-- Begin Given data --

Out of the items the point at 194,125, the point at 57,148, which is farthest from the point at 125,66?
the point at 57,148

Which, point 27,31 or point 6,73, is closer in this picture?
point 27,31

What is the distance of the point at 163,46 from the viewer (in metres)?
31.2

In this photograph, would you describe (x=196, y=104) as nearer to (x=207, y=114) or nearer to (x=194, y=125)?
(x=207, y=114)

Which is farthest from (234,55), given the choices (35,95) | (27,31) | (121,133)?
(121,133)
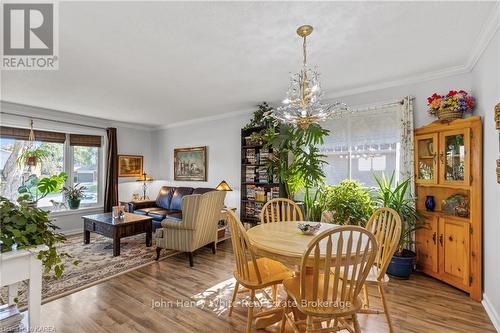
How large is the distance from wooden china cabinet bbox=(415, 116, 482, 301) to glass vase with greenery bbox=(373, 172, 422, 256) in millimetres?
107

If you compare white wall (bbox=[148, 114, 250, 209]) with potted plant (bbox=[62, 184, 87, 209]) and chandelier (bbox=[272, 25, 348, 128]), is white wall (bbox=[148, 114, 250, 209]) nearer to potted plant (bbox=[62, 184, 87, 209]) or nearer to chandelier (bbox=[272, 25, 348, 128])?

-- End Given data --

Reproduce the entire listing above, swapping every occurrence of "chandelier" for "ceiling lamp" and keeping everything else the same. Omit the picture from your answer.

◆ Written response:
Out of the items the point at 194,125, the point at 57,148, which is farthest from the point at 125,66?
the point at 57,148

Which, point 27,31 or point 6,73, is closer in this picture?
point 27,31

What is the distance of the point at 163,46 from the viewer (in metres)?
31.2

In this photograph, would you describe (x=196, y=104) as nearer to (x=207, y=114) or nearer to (x=194, y=125)?
(x=207, y=114)

Which is farthest from (234,55), given the choices (35,95) | (27,31) | (121,133)?
(121,133)
How large is the distance from wooden china cabinet bbox=(415, 116, 482, 301) to glass vase with greenery bbox=(373, 172, 422, 256) in millimetres?
107

If you compare white wall (bbox=[148, 114, 250, 209]) with potted plant (bbox=[62, 184, 87, 209]) and ceiling lamp (bbox=[272, 25, 348, 128]), is white wall (bbox=[148, 114, 250, 209]) nearer to potted plant (bbox=[62, 184, 87, 209]) or nearer to ceiling lamp (bbox=[272, 25, 348, 128])?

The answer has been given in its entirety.